Autre gros point fort : l'ambiance. Mes aïeux : ça déchire. Les musiques signées par Michael Hoenig sont sublimes, tout à tour épiques, tristes ou mélancoliques, et soulignent parfaitement les moments-clés de l'aventure. Côté graphismes, c'est aussi très soigné, avec une 2D très fine qui ne vieillit pas (les personnages en 3D jurent un peu avec les décors d'ailleurs). Le plus fort, c'est l'humour. Un grand JDR selon moi, doit être drôle. Et dans BG2 on se fend bien la gueule, dès le début du jeu. Les gars de Bioware se sont visiblement lâchés, et ça fait plaisir.
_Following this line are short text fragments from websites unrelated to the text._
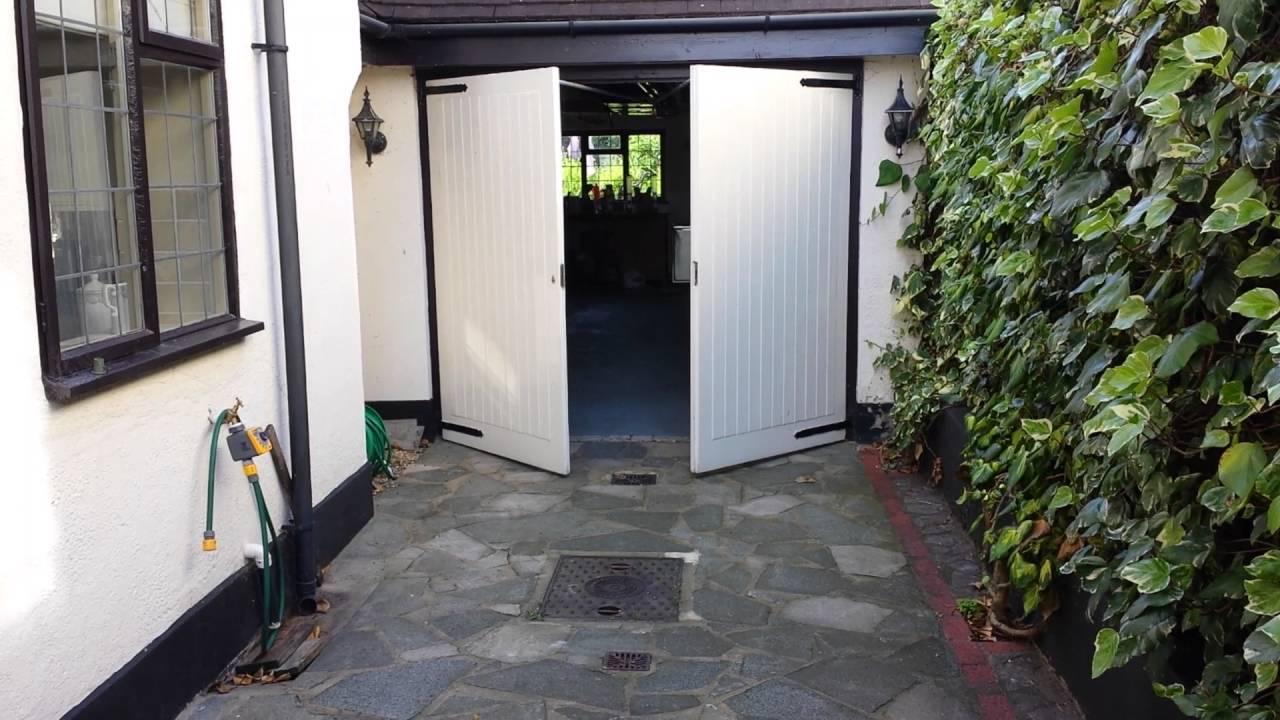Traditional Side Hinged (Hung) Garage Door Automation & Traditional Side Hinged (Hung) Garage Door Automation - YouTube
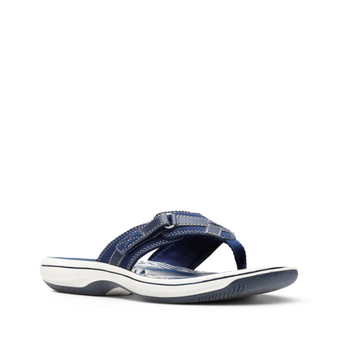 Clarks Women's Breeze Sea Flip Flop in Navy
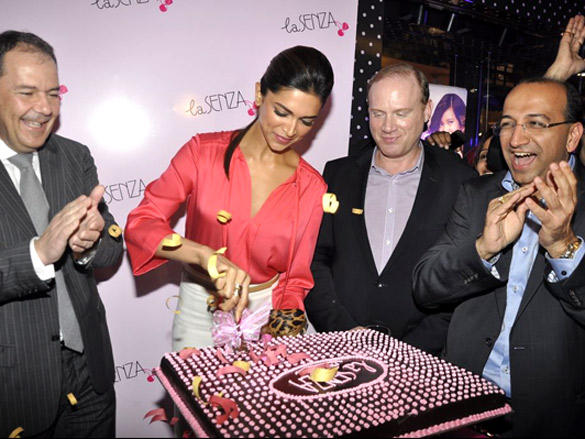 Deepika Padukone inaugurates La Senza store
En fait, BG2 est le JDR parfait : pas trop orienté parlote comme Planescape Torment, ni trop orienté combat comme Icewind Dale, et parfaitement rythmé, pas comme Arcanum. Jamais on s'ennuie. Bien sûr, et certains le regrettent, il est très orienté grosbill, parfois au détriment du roleplay. Il faut souvent combattre, c'est vrai, et discuter s'avère souvent inutile. On peut aussi noter qu'il est plus facile d'être un cœur pur qu'un parfait salaud, pour lequel les quêtes manqueront. Mais cette gigantesque aventure prend tellement le joueur ! A vrai dire, il m'obsède ce jeu. J'y ai passé des centaines d'heures, découvrant de nouvelles choses à chaque partie, tant l'univers est immense. Chaque PNJ que l'on peut recruter est un régal, ils sont parfois drôles et bien débiles (Minsc), parfois touchants (Aris, Cernd) ou cons (Yoshimo). La VF, complètement stupide mais absolument géniale, joue beaucoup dans le côté culte de cette galerie de personnages farfelus. C'est un plaisir de les accompagner, de découvrir leur vie, leurs sentiments, de les envoyer balader par une superbe réplique cinglante, etc.
Aventure épique, foutrement épique, BG2 est un sommet du genre, bourré de scènes cultes, magnifiquement bien écrit, tellement profond, qui vous envoûtera pendant des mois entiers, et bien plus.